BRIEF — Transcribe the text of the data below character for character, and leave the pictures out of your answer.
===== MATERIAL FOR THIS EXERCISE
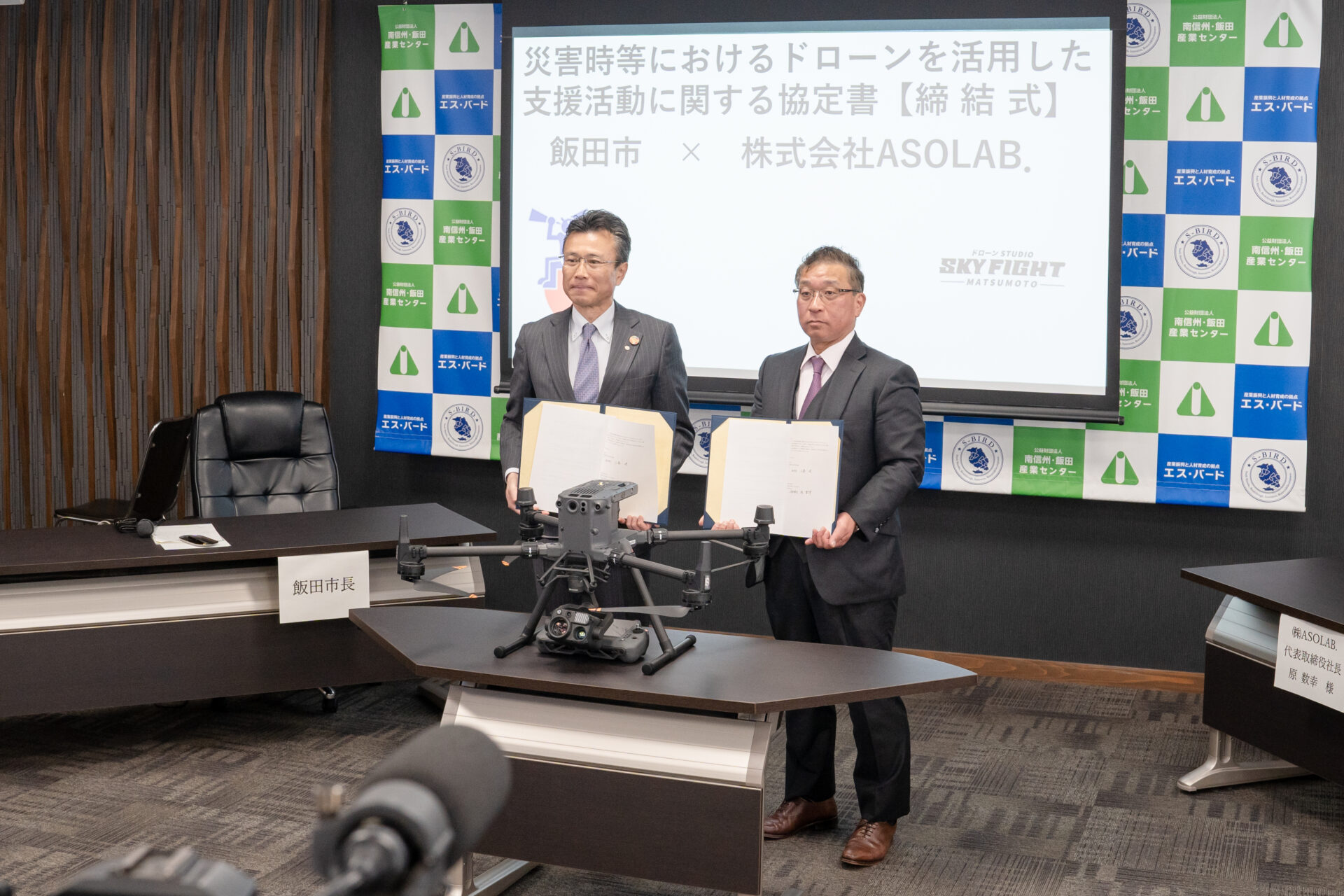 飯田市との防災協定締結式の様子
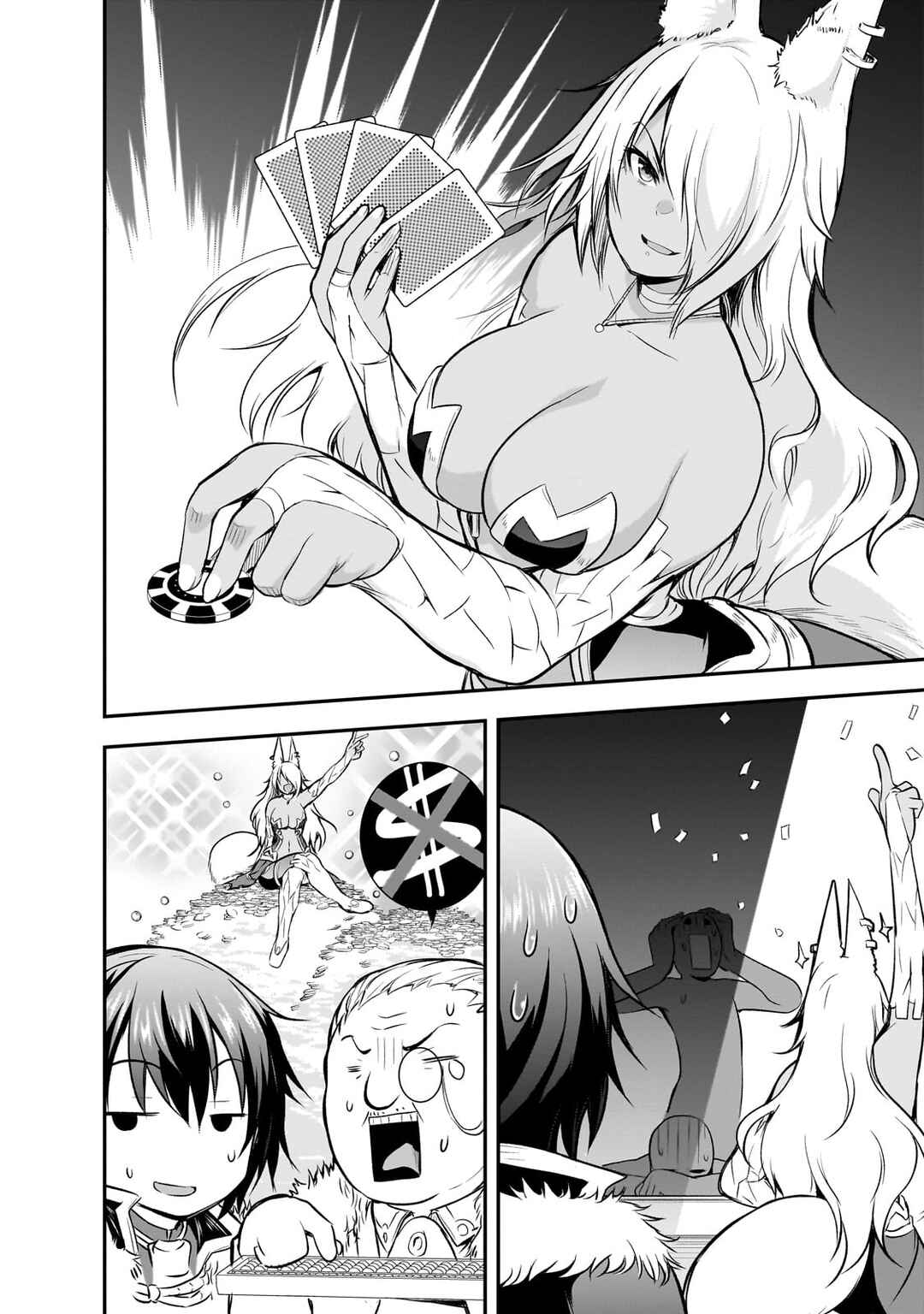 Maou-sama no Machizukuri! ~Saikyou no Dungeon wa Kindai Toshi~ Chapter 64 - Page 9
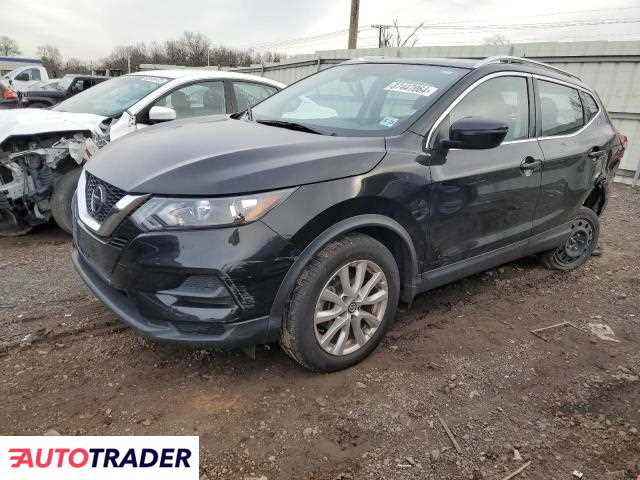 Nissan Rogue 2020 2 Nissan Rogue 2020 2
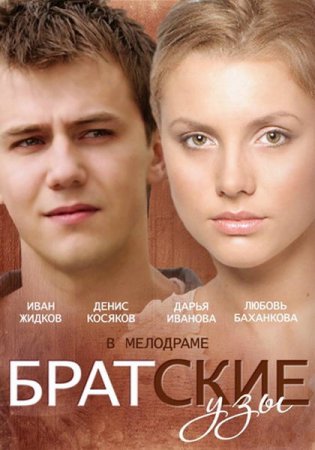 Братские узы (2014)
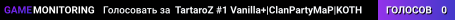 TartaroZ #1 Vanilla+|ClanPartyMaP|KOTH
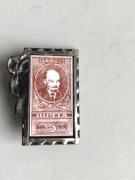 Znaczek na odznace Lenin,lustro.Zobacz wszystkie moje produkty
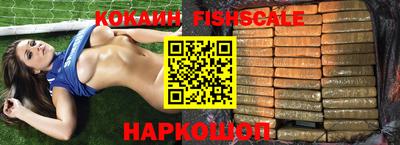 первитин Кандалакша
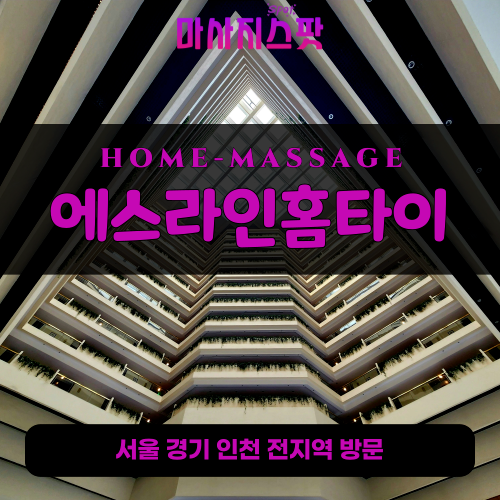 둔전동출장마사지ㅣ둔전동출장안마ㅣ둔전동홈타이ㅣ24시간ㅣ에스라인홈타이 - 마사지스팟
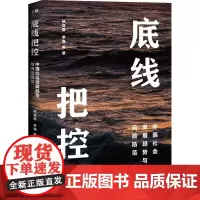 底线把控 中国社会发展趋势与风险防范 杨宜勇 等 著 金融投资经管、励志 正版图书籍 中国工人出版社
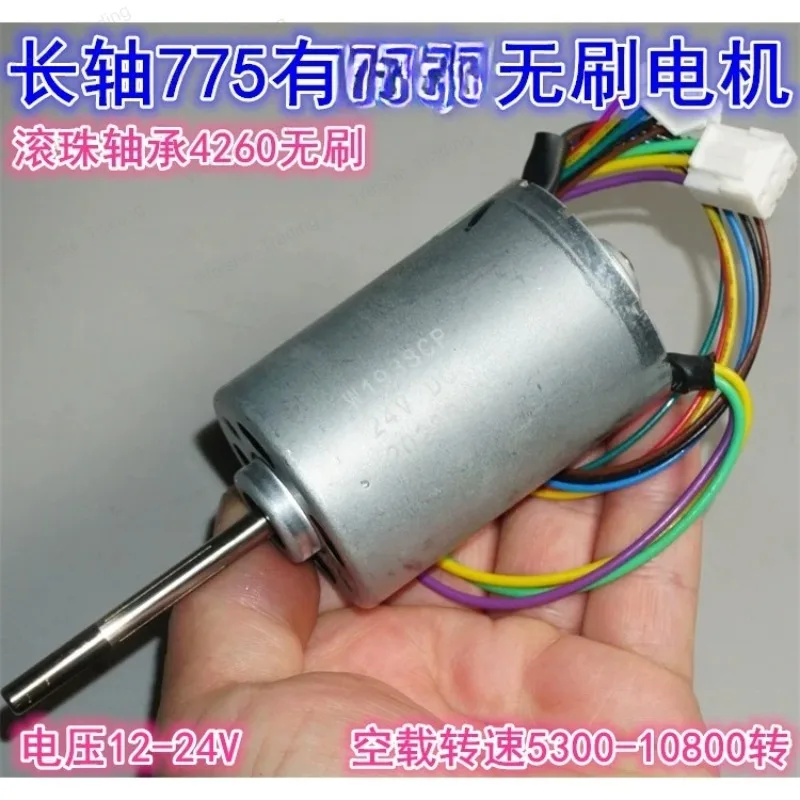 Long axis ball bearing 4260 brushless motor 12-24V belt, high speed 775 brushless motor 4260 brushless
==========
OUTPUT FOR THIS TASK —
 飯田市との防災協定締結式の様子
 Maou-sama no Machizukuri! ~Saikyou no Dungeon wa Kindai Toshi~ Chapter 64 - Page 9
 Nissan Rogue 2020 2 Nissan Rogue 2020 2
 Братские узы (2014)
 TartaroZ #1 Vanilla+|ClanPartyMaP|KOTH
 Znaczek na odznace Lenin,lustro.Zobacz wszystkie moje produkty
 первитин Кандалакша
 둔전동출장마사지ㅣ둔전동출장안마ㅣ둔전동홈타이ㅣ24시간ㅣ에스라인홈타이 - 마사지스팟
 底线把控 中国社会发展趋势与风险防范 杨宜勇 等 著 金融投资经管、励志 正版图书籍 中国工人出版社
 Long axis ball bearing 4260 brushless motor 12-24V belt, high speed 775 brushless motor 4260 brushless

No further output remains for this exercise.